The New Yorker staff writer and Filterworld author Kyle Chayka examines the deep roots-and untapped possibilities-of our newfound, all-consuming drive to reduce. “Less is more”: Everywhere we hear the mantra. Marie Kondo and other decluttering gurus promise that shedding our stuff will solve our problems. We commit to cleanse diets and strive for inbox zero. Amid the frantic pace and distraction of everyday life, we covet silence-and airy, Instagrammable spaces in which to enjoy it. The popular term for this brand of upscale austerity, “minimalism,” has mostly come to stand for things to buy and consume. But minimalism has richer, deeper, and altogether more valuable gifts to offer. In The Longing for Less, one of our sharpest cultural critics delves beneath the glossy surface of minimalist trends, seeking better ways to claim the time and space we crave. Kyle Chayka's search leads him to the philosophical and spiritual origins of minimalism, and to the stories of artists such as Agnes Martin and Donald Judd; composers such as John Cage and Julius Eastman; architects and designers; visionaries and misfits. As Chayka looks anew at their extraordinary lives and explores the places where they worked-from Manhattan lofts to the Texas high desert and the back alleys of Kyoto-he reminds us that what we most require is presence, not absence. The result is an elegant synthesis of our minimalist desires and our profound emotional needs. With a new afterword by the author.

The Other Americans

Author : Laila Lalami
Publisher : Vintage
Page : 321 pages
File Size : 48,6 Mb
Release : 2019-03-26
Category : Fiction
ISBN : 9781524747152

Get Book

The Other Americans by Laila Lalami Pdf

***2019 NATIONAL BOOK AWARD FINALIST*** Winner of the Arab American Book Award in Fiction Finalist for the Kirkus Prize in Fiction Finalist for the California Book Award Longlisted for the Aspen Words Literary Prize A Los Angeles Times bestseller Named a Best Book of the Year by The Washington Post, Time, NPR, Minneapolis Star Tribune, Dallas Morning News, The Guardian, Variety, and Kirkus Reviews Late one spring night in California, Driss Guerraoui—father, husband, business owner, Moroccan immigrant—is hit and killed by a speeding car.
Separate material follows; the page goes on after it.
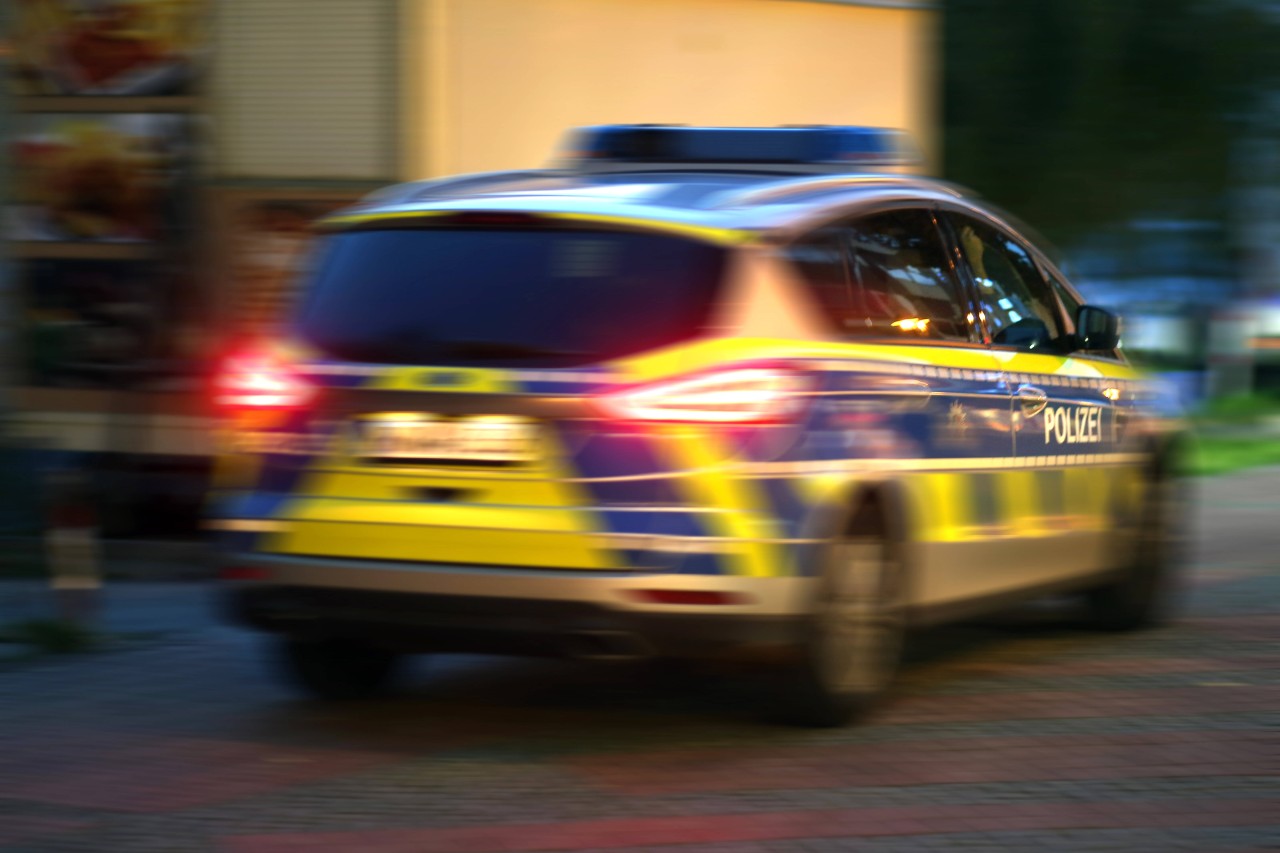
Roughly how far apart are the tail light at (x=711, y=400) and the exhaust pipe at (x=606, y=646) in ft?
2.03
The aftermath of his death brings together a diverse cast of characters: Guerraoui's daughter Nora, a jazz composer returning to the small town in the Mojave she thought she'd left for good; her mother, Maryam, who still pines for her life in the old country; Efraín, an undocumented witness whose fear of deportation prevents him from coming forward; Jeremy, an old friend of Nora’s and an Iraqi War veteran; Coleman, a detective who is slowly discovering her son’s secrets; Anderson, a neighbor trying to reconnect with his family; and the murdered man himself. As the characters—deeply divided by race, religion, and class—tell their stories, each in their own voice, connections among them emerge. Driss’s family confronts its secrets, a town faces its hypocrisies, and love—messy and unpredictable—is born. Timely, riveting, and unforgettable, The Other Americans is at once a family saga, a murder mystery, and a love story informed by the treacherous fault lines of American culture.